Step 5: Evaluate the Definite Integral

We use integration by substitution. Let $u = 1 + x^2$. Then, $du = 2x \, dx$, which means $x \, dx = \frac{1}{2} du$.

We also need to change the limits of integration: When $x = 0$, $u = 1 + 0^2 = 1$. When $x = 1$, $u = 1 + 1^2 = 2$.

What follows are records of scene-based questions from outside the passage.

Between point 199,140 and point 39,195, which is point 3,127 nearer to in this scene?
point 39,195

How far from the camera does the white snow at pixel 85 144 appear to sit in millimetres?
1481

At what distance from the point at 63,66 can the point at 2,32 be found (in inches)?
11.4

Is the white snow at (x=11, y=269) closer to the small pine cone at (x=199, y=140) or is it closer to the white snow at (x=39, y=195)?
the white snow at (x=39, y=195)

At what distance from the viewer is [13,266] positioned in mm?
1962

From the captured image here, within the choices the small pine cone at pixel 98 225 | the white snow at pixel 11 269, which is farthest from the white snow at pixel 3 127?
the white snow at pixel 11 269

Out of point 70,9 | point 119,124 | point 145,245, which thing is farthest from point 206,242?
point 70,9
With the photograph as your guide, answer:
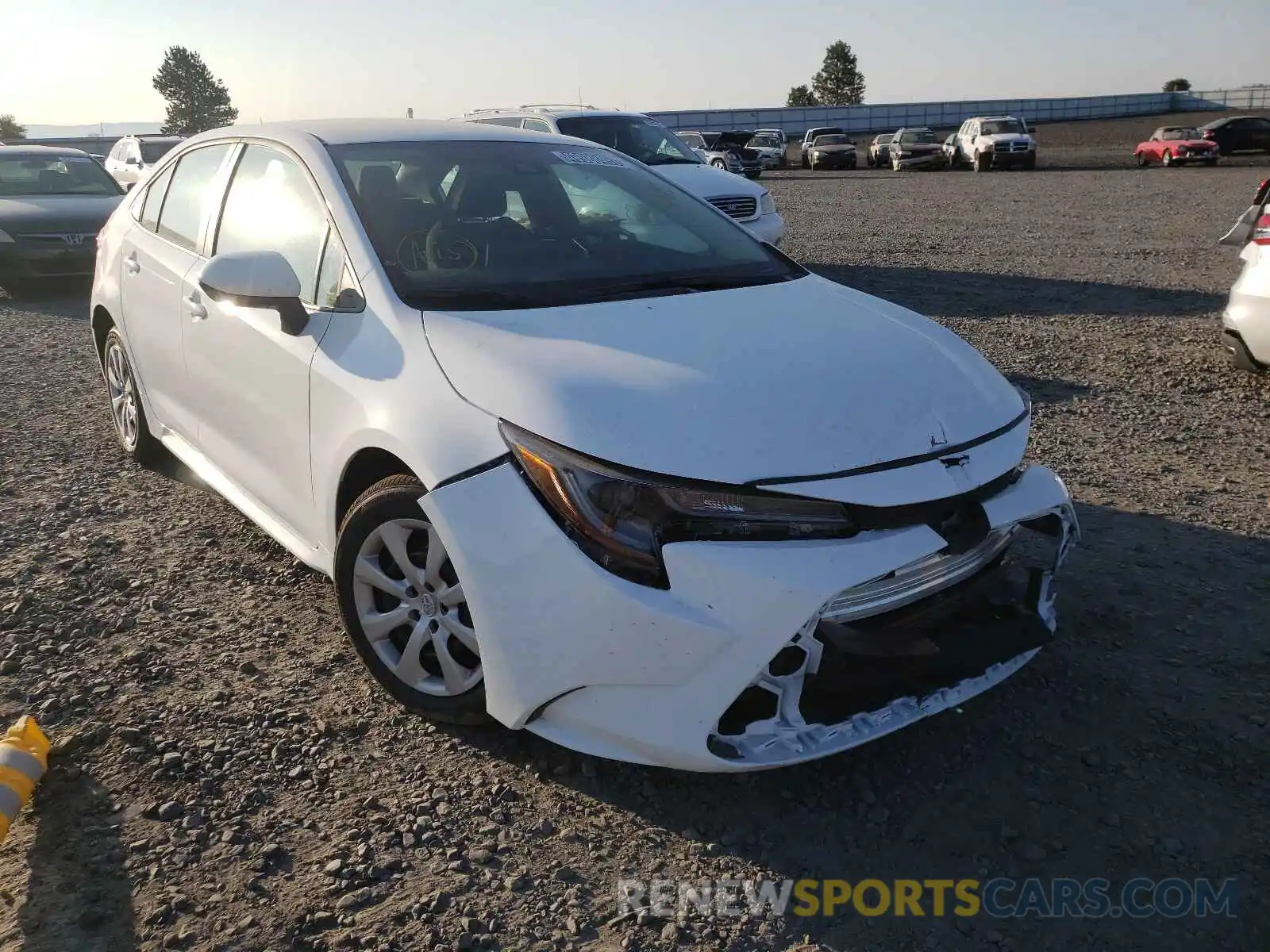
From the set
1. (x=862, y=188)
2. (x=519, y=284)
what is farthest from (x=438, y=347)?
(x=862, y=188)

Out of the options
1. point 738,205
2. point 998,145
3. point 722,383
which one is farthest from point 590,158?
point 998,145

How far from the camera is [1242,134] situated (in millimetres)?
32094

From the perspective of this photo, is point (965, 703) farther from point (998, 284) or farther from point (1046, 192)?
point (1046, 192)

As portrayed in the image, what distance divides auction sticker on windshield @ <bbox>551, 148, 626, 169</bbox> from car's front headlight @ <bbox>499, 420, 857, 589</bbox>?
2000 millimetres

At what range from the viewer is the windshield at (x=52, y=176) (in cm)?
1128

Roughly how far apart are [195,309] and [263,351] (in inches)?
26.8

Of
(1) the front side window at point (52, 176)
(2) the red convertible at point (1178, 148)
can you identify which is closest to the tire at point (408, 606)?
(1) the front side window at point (52, 176)

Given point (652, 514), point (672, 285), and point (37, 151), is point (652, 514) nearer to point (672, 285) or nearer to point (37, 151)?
point (672, 285)

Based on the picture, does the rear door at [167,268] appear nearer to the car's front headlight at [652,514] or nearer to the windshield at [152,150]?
the car's front headlight at [652,514]

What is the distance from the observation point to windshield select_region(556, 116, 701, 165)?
11.2 m

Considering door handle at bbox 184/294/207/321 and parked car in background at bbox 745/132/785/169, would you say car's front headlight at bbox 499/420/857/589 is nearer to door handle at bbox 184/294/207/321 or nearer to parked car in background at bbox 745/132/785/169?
door handle at bbox 184/294/207/321

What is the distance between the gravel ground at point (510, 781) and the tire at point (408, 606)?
153mm

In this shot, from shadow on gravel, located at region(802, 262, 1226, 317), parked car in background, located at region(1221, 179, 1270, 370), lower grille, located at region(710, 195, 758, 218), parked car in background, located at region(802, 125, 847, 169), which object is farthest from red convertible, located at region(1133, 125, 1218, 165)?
parked car in background, located at region(1221, 179, 1270, 370)

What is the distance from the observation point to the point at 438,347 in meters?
2.79
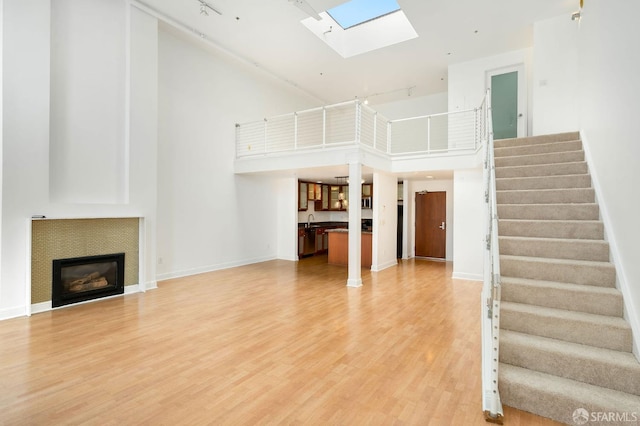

Substituting these into the integral: $\log L = - 4\int\limits_1^2 {\log(u) \left( {{1 \over 2}}\,du \right)}$ $\log L = - 4 \cdot {1 \over 2} \int\limits_1^2 {\log(u)\,du}$ $\log L = - 2 \int\limits_1^2 {\log(u)\,du}$

The integral of $\log(u)$ is $u \log(u) - u$. $\log L = - 2 \left[ {u \log(u) - u} \right]_1^2$ Now, we evaluate at the limits: $\log L = - 2 \left[ {(2 \log(2) - 2) - (1 \log(1) - 1)} \right]$ Since $\log(1) = 0$: $\log L = - 2 \left[ {2 \log(2) - 2 - (0 - 1)} \right]$ $\log L = - 2 \left[ {2 \log(2) - 2 + 1} \right]$ $\log L = - 2 \left[ {2 \log(2) - 1} \right]$ $\log L = - 4 \log(2) + 2$

Step 6: Solve for $L$

We have $\log L = 2 - 4 \log(2)$. Using logarithm properties, $4 \log(2) = \log(2^4) = \log(16)$. So, $\log L = 2 - \log(16)$. We can write $2$ as $\log(e^2)$. $\log L = \log(e^2) - \log(16)$ Using the property $\log a - \log b = \log(\frac{a}{b})$: $\log L = \log\left( {{e^2} \over {16}} \right)$ Therefore, $L = {{e^2} \over {16}}$.

Common Mistakes & Tips

• Incorrect Riemann Sum Setup: Ensure that the expression inside the sum can be correctly transformed into the form $f(\frac{r}{n}) \cdot \frac{1}{n}$. Pay close attention to how powers of $n$ are distributed.
• Logarithm Properties: Mistakes in applying $\log(a^b) = b \log a$ or $\log(\prod a_i) = \sum \log(a_i)$ can lead to incorrect sums.
• Integration by Substitution Errors: Incorrectly changing the limits of integration or the differential element ($du$) when performing substitution is a common pitfall.

Summary

The problem requires converting a limit of a power of a product into a definite integral. This is achieved by taking the natural logarithm to transform the product into a sum and then recognizing the sum as a Riemann sum. The resulting definite integral is evaluated using integration by substitution. The final step involves exponentiating the result of the logarithm to find the value of the original limit.

The final answer is \boxed{\frac{e^2}{16}}. This corresponds to option (A).